→ **Dataset entries**

────────────────────────────────────────

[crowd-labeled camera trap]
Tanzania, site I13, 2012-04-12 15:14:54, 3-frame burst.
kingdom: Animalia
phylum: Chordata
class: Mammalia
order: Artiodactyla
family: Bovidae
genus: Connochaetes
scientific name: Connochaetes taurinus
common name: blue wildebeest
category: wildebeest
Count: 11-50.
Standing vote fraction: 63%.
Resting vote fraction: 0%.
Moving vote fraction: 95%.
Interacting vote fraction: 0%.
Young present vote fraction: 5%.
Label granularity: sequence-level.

────────────────────────────────────────

Please transcribe each entry exactly, keeping every word as it is.

[crowd-labeled camera trap]
Tanzania, site I13, 2012-04-12 15:14:54, 3-frame burst.
kingdom: Animalia
phylum: Chordata
class: Mammalia
order: Artiodactyla
family: Bovidae
genus: Connochaetes
scientific name: Connochaetes taurinus
common name: blue wildebeest
category: wildebeest
Count: 11-50.
Standing vote fraction: 63%.
Resting vote fraction: 0%.
Moving vote fraction: 95%.
Interacting vote fraction: 0%.
Young present vote fraction: 5%.
Label granularity: sequence-level.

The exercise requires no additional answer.